[Kuala Lumpur] Teochew porridge at Jalan Sultan

This four decade-old spot in a back alley off Jalan Sultan in KL’s Chinatown is unmissable. Its seating are rickety tables set up haphazardly along the sidewalks. Come early evening, and KL Chinatown’s denizens (those in-the-know) converge upon this perhaps last Teochew porridge spot which still offers an authentic spread of traditional Teochew home-cooked dishes.

The Chow Brothers who run the place are friendly and extremely loquacious - they are Teochew, but through to their KL pedigree, banter in Cantonese with KL’s largely Cantonese-Chinese populace who form their main clientele. They are very entertaining, provided you’re a Cantonese speaker. But they get by with rudimentary English as well, so language is certainly not a barrier here.

Incredible choice of hot, freshly-cooked dishes to order to accompany your bowl of steamed white rice or porridge.


Thanks Peter. Is teochew porridge like this in places like Shantou? I looked up this type of porridge and it says it originated from Singapore.

The only type of teochew porridge that I tried is the oyster porridge, which is a lot more brothy/ watery vs the porridge in your picture, and flavored as well. Is the porridge in this case plain, with the taste comes from the side dishes, like how the Taiwanese eats their porridge?

Which side dishes did you like from this stall?

This is more like home-cooking - plain rice porridge, served with a variety of side-dishes. The Teochews will eat this at home.

I guess, as Teochew migrants came to work in early Singapore during the 19th-century - most of them single men, leaving their families behind in China - eateries such as this one sprung up to cater to this transient, migrant workforce.

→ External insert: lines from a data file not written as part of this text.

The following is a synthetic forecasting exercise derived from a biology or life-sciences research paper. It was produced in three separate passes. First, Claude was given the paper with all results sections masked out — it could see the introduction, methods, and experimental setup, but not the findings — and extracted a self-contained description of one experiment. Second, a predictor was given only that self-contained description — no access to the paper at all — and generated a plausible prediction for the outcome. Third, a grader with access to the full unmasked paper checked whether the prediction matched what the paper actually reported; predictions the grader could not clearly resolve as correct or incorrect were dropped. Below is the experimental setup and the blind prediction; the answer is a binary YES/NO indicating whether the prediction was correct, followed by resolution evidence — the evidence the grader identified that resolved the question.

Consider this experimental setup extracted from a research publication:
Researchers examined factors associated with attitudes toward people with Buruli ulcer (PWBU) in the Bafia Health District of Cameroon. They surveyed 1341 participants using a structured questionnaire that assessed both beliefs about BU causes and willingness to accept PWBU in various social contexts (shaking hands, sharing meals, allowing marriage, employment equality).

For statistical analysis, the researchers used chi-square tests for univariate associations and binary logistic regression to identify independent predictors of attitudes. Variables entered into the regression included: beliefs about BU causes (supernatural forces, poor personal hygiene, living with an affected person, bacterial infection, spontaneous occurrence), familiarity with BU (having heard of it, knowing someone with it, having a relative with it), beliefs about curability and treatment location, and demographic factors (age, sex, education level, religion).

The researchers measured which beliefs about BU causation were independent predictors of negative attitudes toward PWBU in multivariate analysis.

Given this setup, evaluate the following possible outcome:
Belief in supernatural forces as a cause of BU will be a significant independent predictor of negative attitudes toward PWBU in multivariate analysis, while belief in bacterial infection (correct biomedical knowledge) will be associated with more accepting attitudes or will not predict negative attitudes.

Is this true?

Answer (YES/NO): YES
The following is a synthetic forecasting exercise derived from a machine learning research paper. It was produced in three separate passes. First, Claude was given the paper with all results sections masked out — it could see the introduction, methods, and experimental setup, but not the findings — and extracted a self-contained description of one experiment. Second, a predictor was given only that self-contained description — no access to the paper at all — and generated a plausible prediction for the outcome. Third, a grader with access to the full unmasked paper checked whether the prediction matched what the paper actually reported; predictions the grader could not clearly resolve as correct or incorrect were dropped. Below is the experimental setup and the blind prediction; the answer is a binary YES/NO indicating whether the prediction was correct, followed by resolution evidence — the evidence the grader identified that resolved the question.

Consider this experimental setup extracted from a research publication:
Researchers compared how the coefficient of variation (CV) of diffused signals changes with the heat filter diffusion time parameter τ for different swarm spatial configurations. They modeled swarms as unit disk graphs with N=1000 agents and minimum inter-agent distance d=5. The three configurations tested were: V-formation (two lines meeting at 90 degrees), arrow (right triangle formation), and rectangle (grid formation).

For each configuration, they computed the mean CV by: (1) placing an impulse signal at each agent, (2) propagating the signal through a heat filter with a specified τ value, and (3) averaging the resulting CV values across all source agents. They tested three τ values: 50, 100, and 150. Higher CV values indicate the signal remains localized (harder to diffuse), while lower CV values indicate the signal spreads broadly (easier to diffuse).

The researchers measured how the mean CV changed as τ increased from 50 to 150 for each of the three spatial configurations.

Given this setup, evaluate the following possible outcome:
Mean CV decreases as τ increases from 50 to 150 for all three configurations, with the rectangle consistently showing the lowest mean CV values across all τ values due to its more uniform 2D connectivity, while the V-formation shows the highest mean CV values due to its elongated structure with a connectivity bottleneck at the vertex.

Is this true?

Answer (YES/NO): YES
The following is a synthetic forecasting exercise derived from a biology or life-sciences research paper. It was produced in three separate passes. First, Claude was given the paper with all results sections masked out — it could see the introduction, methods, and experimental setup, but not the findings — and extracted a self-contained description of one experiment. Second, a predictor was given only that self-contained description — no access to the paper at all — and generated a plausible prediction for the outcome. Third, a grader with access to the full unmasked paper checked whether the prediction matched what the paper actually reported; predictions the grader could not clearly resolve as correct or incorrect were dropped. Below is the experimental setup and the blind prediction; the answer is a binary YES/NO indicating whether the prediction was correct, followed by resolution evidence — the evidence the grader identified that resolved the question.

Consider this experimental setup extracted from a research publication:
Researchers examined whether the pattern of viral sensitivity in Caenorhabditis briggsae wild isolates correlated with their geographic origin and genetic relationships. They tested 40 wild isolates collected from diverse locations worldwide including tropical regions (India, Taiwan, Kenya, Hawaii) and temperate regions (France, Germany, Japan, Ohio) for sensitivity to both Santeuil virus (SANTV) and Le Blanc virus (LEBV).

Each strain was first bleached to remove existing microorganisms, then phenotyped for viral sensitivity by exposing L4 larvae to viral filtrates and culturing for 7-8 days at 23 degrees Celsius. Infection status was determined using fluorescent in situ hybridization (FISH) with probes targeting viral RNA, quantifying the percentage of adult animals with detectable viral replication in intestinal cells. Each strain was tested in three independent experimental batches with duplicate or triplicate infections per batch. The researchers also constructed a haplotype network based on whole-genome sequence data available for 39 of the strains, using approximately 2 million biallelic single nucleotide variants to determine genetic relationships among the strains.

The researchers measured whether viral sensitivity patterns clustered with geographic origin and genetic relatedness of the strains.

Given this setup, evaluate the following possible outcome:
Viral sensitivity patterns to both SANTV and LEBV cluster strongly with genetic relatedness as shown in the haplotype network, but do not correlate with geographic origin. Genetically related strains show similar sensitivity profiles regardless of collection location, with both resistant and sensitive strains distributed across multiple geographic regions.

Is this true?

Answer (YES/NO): NO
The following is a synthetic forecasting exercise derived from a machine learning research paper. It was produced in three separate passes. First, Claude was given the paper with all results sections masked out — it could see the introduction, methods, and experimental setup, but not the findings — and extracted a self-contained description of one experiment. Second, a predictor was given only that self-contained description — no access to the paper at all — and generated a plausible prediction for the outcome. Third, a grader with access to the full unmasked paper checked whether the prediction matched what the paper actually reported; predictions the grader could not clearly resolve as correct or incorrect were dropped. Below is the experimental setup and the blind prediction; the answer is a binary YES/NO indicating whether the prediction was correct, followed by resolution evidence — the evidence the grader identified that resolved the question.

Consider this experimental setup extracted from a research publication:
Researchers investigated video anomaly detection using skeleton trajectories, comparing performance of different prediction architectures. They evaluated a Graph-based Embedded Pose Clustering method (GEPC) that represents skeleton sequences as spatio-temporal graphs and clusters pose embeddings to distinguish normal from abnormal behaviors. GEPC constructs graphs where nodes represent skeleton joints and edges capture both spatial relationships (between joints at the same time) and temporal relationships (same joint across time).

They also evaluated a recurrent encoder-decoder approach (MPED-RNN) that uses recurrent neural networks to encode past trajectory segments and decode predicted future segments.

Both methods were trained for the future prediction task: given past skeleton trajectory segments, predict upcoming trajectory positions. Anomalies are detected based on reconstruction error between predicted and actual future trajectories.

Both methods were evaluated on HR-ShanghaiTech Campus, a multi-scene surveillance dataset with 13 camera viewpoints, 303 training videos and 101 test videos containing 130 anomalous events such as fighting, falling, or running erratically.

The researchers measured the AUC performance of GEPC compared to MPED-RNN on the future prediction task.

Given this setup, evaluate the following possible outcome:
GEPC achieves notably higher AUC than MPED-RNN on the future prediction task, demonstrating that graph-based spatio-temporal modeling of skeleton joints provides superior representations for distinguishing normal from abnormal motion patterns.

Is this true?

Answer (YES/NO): NO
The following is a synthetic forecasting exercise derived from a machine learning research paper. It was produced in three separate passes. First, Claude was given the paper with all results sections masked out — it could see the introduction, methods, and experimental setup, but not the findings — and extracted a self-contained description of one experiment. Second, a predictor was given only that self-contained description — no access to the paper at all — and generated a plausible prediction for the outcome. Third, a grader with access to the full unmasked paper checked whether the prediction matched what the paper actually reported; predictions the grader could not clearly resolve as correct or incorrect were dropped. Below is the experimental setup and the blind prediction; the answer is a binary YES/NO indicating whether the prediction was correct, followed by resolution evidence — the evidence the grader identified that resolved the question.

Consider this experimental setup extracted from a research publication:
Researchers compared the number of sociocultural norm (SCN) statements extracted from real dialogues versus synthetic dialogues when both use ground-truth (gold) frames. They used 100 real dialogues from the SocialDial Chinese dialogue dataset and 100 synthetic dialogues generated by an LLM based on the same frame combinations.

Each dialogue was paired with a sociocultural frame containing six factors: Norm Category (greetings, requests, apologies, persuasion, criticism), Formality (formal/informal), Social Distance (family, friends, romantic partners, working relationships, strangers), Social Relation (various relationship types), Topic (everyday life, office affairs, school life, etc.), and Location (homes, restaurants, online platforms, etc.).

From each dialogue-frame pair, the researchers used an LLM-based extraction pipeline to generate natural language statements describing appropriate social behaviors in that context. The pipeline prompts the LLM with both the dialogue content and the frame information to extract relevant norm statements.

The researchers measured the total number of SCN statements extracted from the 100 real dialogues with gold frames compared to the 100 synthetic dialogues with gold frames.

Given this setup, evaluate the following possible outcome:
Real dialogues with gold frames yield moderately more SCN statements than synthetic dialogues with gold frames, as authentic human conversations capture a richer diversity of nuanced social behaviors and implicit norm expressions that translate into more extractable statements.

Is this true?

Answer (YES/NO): NO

This stall particularly does lightly cooked fish in brown bean (“taucheo”) sauce pretty well. The other dishes are all lightly cooked, the way the Teochew palate prefers them to be. The advantage of a place with fast-moving, regular clientele is that everything on display gets sold out and replenished, or even replaced by new, different kinds of dishes regularly. I notice the womenfolk doing the cooking at their mobile kitchen in the back-lane. Dishes were not done in terribly large quantities, so they retain a “home-cooked” taste, rather than places with massive quantities of food churned out.